Open Source Datamining for Social Media Accounts with ThinkUp


Proprietary social networking platforms have a few distinct issues for free software users, but one of the biggest is that it is often hard — if not impossible — to extract your information from them. With Twitter, for example, you can scroll down to the bottom of the page and wait for more tweets to load via JavaScript, but you can’t sort and analyze them yourself. But that’s exactly what the open source application ThinkUp does for you.

The code for ThinkUp was recently declared 1.0, and is stable for multi-user setups with multiple services.

Using the official APIs of various social media services, ThinkUp lets you import all of your own posts, and drill down through the relevant information about them — which proved popular with other users, what topics are the hottest, and so on. No hacking or terms-of-service violation is required. Plus, since it’s open source, you can find a number of plugins to extend the service to new platforms. ThinkUp is licensed under the GPLv3, and is written in PHP with a MySQL database back-end. All you need to get started is a standard LAMP server.

Installation and Setup

The ThinkUp code is hosted at GitHub, but if you are installing it for the first time, downloading the pre-packaged zip archive may be simpler. The 1.0 release is from November 15, and includes pre-packaged support for Google Plus, Twitter, and Facebook accounts, plus a GeoEncoding plugin that plots replies and discussion threads on a map. Those who are not interested in running their own server can also try the ThinkUp Launcher, which creates a ThinkUp instance on your Amazon EC2 cloud service account with virtually no setup required.

For everyone installing ThinkUp on an existing server, however, the procedure will seem quite familiar: unpack the archive into a location under the web root (ThinkUp does not need to be run in the root directory of the virtual server), create MySQL database credentials (database user, password, and empty database), then visit the installation URL from a browser.
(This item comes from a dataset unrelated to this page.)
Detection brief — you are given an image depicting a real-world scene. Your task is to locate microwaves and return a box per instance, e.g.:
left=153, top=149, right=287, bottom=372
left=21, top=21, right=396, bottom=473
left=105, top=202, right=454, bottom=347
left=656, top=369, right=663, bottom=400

After you click through the painless installer script, you’ll be required to set up your first user account, which will have administrative privileges.

Before you can use ThinkUp, however, you will also need to configure each of the plugins. Click on the “Settings” button in the upper right-hand corner. The first tab on the settings page is for plugins — Facebook, Twitter, Google Plus, the GeoEncoder, and an URL expander (to improve tracking for those ubiquitous shortened URLs) are installed by default, although the GeoEncoder is deactivated at first installation.
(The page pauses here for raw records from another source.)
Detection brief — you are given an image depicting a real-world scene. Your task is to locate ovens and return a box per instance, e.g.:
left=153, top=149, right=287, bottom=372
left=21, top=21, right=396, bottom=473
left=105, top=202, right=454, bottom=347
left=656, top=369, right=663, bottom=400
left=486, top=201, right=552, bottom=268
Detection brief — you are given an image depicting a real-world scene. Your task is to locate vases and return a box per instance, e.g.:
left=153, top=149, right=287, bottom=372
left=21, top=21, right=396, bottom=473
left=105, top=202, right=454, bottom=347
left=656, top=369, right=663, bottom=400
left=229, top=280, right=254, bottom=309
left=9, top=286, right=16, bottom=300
Configuring ThinkUpActivating the plugins is a prerequisite, but to get them working, you need to click on each one’s title and follow the set-up instructions. In each case, the instructions show you step-by-step how to establish the authorized API key required for a new web application to connect to the social networking platform of choice. These API keys are specific to the installation — in other words, for your ThinkUp server must have its own Twitter API key in order to connect to Twitter, and its own Google Plus API key in order to connect to Google Plus, and so forth.
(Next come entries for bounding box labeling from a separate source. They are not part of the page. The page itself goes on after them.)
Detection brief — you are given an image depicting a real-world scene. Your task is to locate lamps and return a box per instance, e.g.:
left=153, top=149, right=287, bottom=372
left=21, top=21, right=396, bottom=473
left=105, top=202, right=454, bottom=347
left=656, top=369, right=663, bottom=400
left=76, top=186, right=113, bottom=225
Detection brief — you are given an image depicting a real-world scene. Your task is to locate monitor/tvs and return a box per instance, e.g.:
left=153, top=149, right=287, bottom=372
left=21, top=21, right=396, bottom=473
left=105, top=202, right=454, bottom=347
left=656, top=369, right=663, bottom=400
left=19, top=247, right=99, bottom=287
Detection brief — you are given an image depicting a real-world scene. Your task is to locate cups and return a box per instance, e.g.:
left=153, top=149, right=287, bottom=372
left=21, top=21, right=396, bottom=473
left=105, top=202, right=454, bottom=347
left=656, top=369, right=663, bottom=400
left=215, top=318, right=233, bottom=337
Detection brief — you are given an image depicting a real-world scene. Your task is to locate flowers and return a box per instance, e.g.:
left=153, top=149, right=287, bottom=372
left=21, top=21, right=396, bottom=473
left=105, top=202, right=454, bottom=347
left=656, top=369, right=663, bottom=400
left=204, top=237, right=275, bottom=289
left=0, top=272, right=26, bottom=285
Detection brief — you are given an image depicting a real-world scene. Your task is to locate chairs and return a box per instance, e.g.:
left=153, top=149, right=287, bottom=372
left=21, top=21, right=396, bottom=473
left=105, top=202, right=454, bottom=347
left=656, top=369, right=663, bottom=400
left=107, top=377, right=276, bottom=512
After you correctly set up API keys will all of the services that interest you, you still need to link your user account(s) to the plugins. That sounds like more steps than it really is — in truth, you only need to set up one API key per service, but your app can connect to as many Twitter accounts as you want. You can support multiple users for your project, family, or office, or if you maintain more than one personal account, you can connect to all of them yourself.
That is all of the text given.